┌─ Text segment

Kendell Geers’ description last May of South African art resembling “the kind of stale growth that one finds underneath large rocks” seems particularly apt when measured against contemporary South African artists inability to look under the rock. Stated somewhat differently, our inability to pry open the critical (non) space between materiality and abstraction speaks of our failure to open the Pandoras box that lies between the past and the future, the singular and the collective, reality and desire. I do not think this a uniquely South African phenomenon but have to agree with Geers’ remark about the resultant outcome: “cutting edge art has been downgraded to an optional extra rather than an intrinsic part of nation building”. I think the reasons for this state of affairs are multiple, and veer between being wholly obscure and academic, and stupendously practical.
What follows is an edited transcript of a conversation I had with the artist Willem Boshoff at his Johannesburg residence in September last year. Vereeniging-born Boshoff is an important figure in the history of local conceptual art practice, and his fondness for language made him the ideal person to discuss Geers’ remarks about the potentiality of radical, cutting edge, elitist and avant-garde art, amongst other things. Broadly defined, the objective of our conversation was simple: to try and sneak a peak under the proverbial rock that is the contemporary South African art world. Boshoff’s characteristic wit and audacity provided a fresh counterpoint to the sometimes dull, academic tenor of such debates.
Do you agree with Geers’ statement that the contemporary South African art scene resembles a “festering sore” and is wholly lacking in examples of “cutting edge” work that could compare favourably with current trends in international art?
The-answer-1-cropWB: I do and I don’t. Yes, if one contextualises the statement by saying that, contemporary South African art is not supported by a healthy national infrastructure. Our best artists are at the mercy of commercial art galleries, corporate collections and corrupt governmental organizations. Everyone is struggling and we really have social problems that far surpass that of ‘quality in art’. Perhaps, because of this, artists have a particularly raw deal here – no tax concessions, or even a general sense of goodwill towards them for that matter. These are all things that will encourage them to continue. Nonetheless, I know there is money enough in government to help contemporary artists take their rightful place internationally, but I get the feeling that government would rather die than spend their money on supporting contemporary art. And I speak from experience here. I didn’t get a cent to participate in the Havana Biennale or the Venice Biennale. According to the Minister of Arts and Culture, his department’s top priority is international participation. I can quite honestly say this isn’t true. Money is mostly given to artists who seem to benefit the community. Those, such as Geers, who are full of reproach and condemnation for the so-called philanthropic, albeit slapdash system do not stand a chance of receiving any funding.
I do not agree with Geers on the following. Firstly, one must be very careful to position yourself as the minister of avant-garde. By which right and at whose expense will you take your place on the pedestal? Secondly, the avant-garde art scene in South Africa consists of real people and I think him cowardly not to use a single example to illustrate his point. It is not the ‘naming game’ I am after but, rather, I question the inclusiveness of the statement. Does he include his work or is he referring specifically to the work of William Kentridge, Steven Cohen, yours or mine? Does he mean every single artist in South Africa? In this sense it is a meaningless statement and I challenge him to be more specific.
If anything as coherent as a cultural avant-garde is to exist it has to be premised on a collective vision of the future as well as a plan of action through which to realise it (which is exactly what we do not have in a fragmented postmodern society). More to the point, South African history has been shaped by various forms of exclusion and marginalisation that make any contemporary attempt at centralizing art here vis-à-vis constructs such as the “avant-garde” suspect. Where, if possible, could we locate something like an avant-garde impulse in South African art?

└─

- _To-do list_:
1. Answer these from the interview on South African art:
(a) In which city did the conversation with Boshoff take place?
(b) At which two biennales did Boshoff take part without receiving any money?
(c) According to the Minister of Arts and Culture, what is his department's top priority?
2. Carry on the interview on South African art, beginning right after its final question.

┌─ Provided data

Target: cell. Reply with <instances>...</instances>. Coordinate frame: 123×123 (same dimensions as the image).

└─
┌─ Provided data

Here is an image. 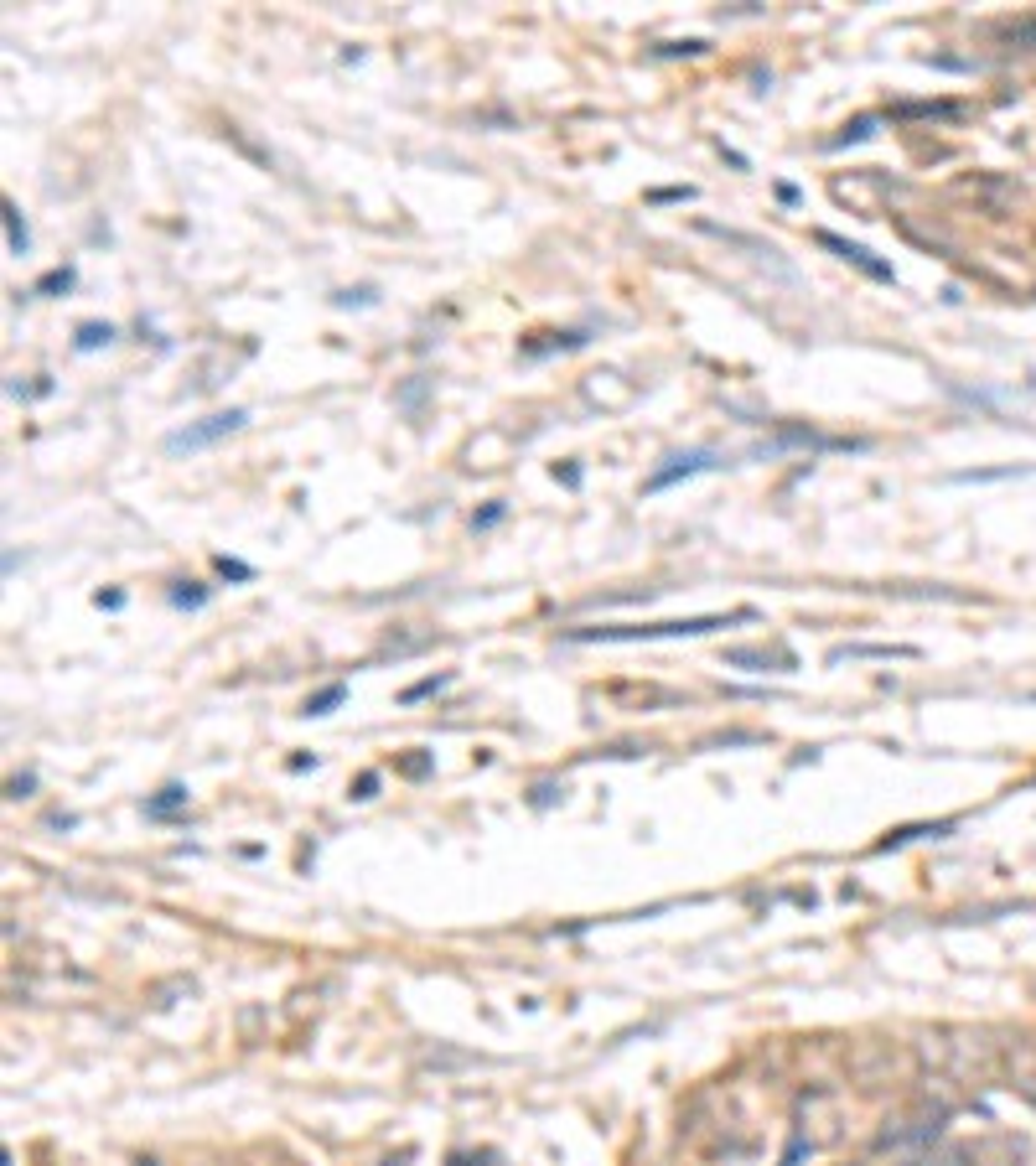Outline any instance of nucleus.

└─

- _Responses by task_:
1.
(a) Johannesburg
(b) The Havana Biennale and the Venice Biennale
(c) International participation

2.
WB: Well, I am not sure that artists can agree on any one thing. They all want to be different and for the most part have no concrete plan of action. This is the nature of art but also the relevance, necessity and beauty of it. The word avant-garde simply means advance guard or front rank in French, and there is always a clear difference between those who are leading the way in any field of practice and those who are merely following. Besides, it is up to history to determine the success of our artistic endeavours. In a century from now we may find a completely different picture emerging of our present situation. Think of Van Gogh, who never had any worthwhile success in his own lifetime. There is nothing that can guarantee your place in history. We should do our work because we believe in it and never conform to the definitions or expectations of the contemporary art scene.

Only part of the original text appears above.